Wer die Landkarte auf dem Handy anschauen möchte, öffnet Google Maps. Wie bei der Papierversion musste man sich bisher gen Norden ausrichten. Das Zoomen war genauso umständlich wie das Aufklappen des Stadtplans. Und die schlechte Datenverbindung behinderte wie der Regen, dem man das Papier nur ungern aussetzte. All dieser Probleme entledigt sich Google Maps 5.0.
Google Maps 5.0 wurde von Grund auf neu entwickelt und verwendet nun Vektorgrafiken statt Bitmap-Karten. Um die gesamte Welt abzubilden, hatte Google 360 Milliarden Kartenausschnitte in 20 Zoomstufen vorrätig.

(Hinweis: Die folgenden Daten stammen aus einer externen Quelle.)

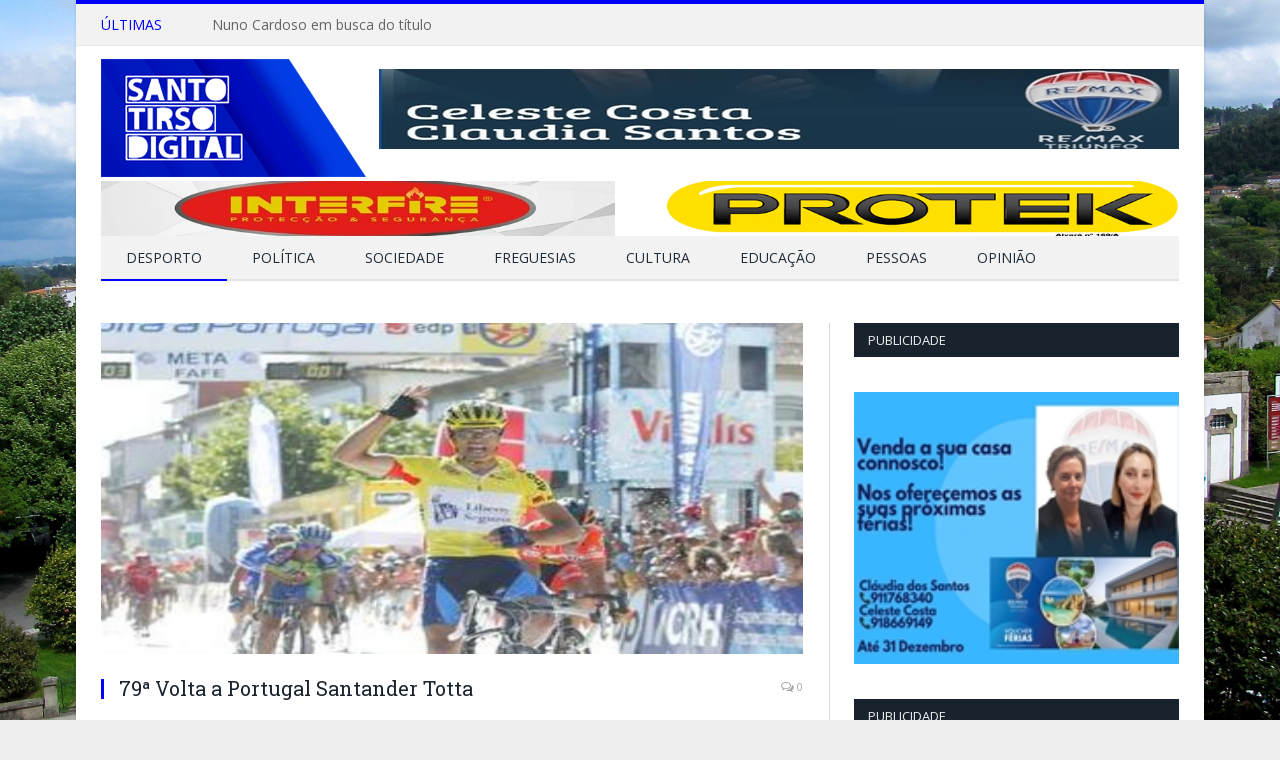

--- FILE ---
content_type: text/plain
request_url: https://www.google-analytics.com/j/collect?v=1&_v=j102&a=27788039&t=pageview&_s=1&dl=https%3A%2F%2Fsantotirsodigital.pt%2F79a-volta-a-portugal-santander-totta%2F&ul=en-us%40posix&dt=79%C2%AA%20Volta%20a%20Portugal%20Santander%20Totta%20-%20SantoTirsoDigital&sr=1280x720&vp=1280x720&_u=IEBAAEABAAAAACAAI~&jid=1638538580&gjid=1692081929&cid=1076783932.1768731065&tid=UA-58299309-1&_gid=1110964476.1768731065&_r=1&_slc=1&z=1133311393
body_size: -452
content:
2,cG-GF92V1V663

Die Vektordaten sagen bloß, wie die Straßen zueinander liegen. Die Karten werden erst auf dem Smartphone erstellt. Dadurch verringen sich die übertragenen Datenmengen, allerdings steigen auch die Ansprüche an die Hardware des Smartphones.
Deutsche Städte in 3D
Zudem können die Vektorgrafiken auf dem Gerät gespeichert werden. Google Maps 5.0 lässt sich daher auch offline nutzen. Das können häufig besuchte Orte sein, aber auch eine am Desktop-Rechner geplante Route. Unter Umständen kann dann unterwegs die Route neu berechnet werden, ohne online zu gehen.
Google Maps 5.0 zeigt auch die Gebäude in 3D. Mit zwei Fingern lässt sich die Karte nicht nur verschieben und zoomen, sondern auch so neigen, dass man eine Stadt aus unterschiedlichen Vogelperspektiven sehen kann.
Die Daten dafür liegen aus 100 Städten vor. Darunter sind Berlin, Potsdam, Hamburg, Karlsruhe und München, aber auch Zürich, Linz und Wien.
Android 2.x vorausgesetzt
Google Maps 5.0 läuft auf Smartphones mit mindestens Android 1.6. Um aber 3D-Ansichten und die Karten offline nutzen zu können, muss mindestens Android 2.0 vorhanden sein.
Google Maps 5.0 funktioniert zum Beispiel einwandfrei auf dem Google Nexus S, dem HTC Desire Z und dem Motorola Milestone 2. Das erste Google-Handy jedoch, das Nexus One, wird zwar mit Vektorkarten umgehen können, nicht aber mit Multitouch.